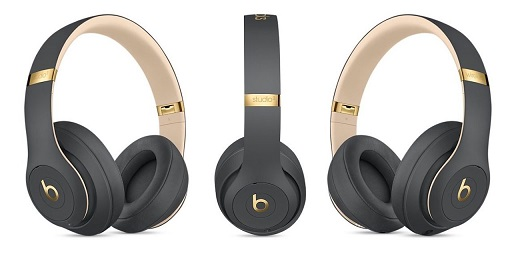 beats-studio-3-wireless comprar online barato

...

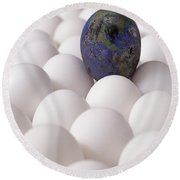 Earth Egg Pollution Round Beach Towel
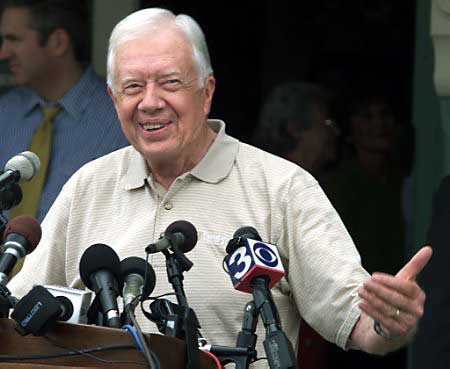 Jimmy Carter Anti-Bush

* * *

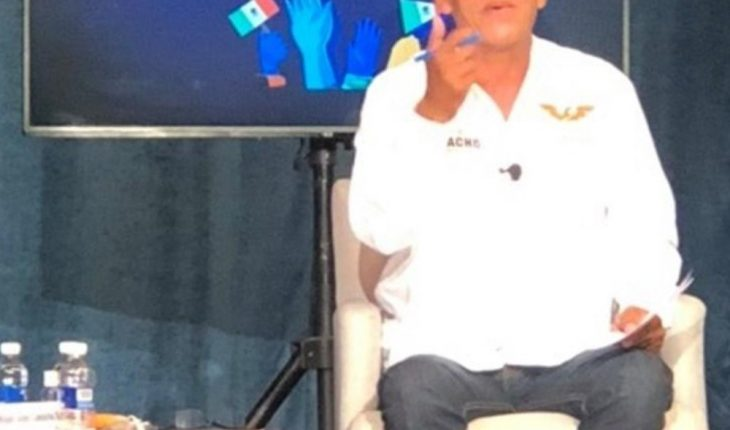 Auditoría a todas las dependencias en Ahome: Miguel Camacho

_Exercise description_
Line for line, output the entries above from the line with "Earth Egg Pollution Round Beach Towel" to the line with "Jimmy Carter Anti-Bush", both included, and nothing more. Skip pictures.

_Expected answer_
 Earth Egg Pollution Round Beach Towel
 Jimmy Carter Anti-Bush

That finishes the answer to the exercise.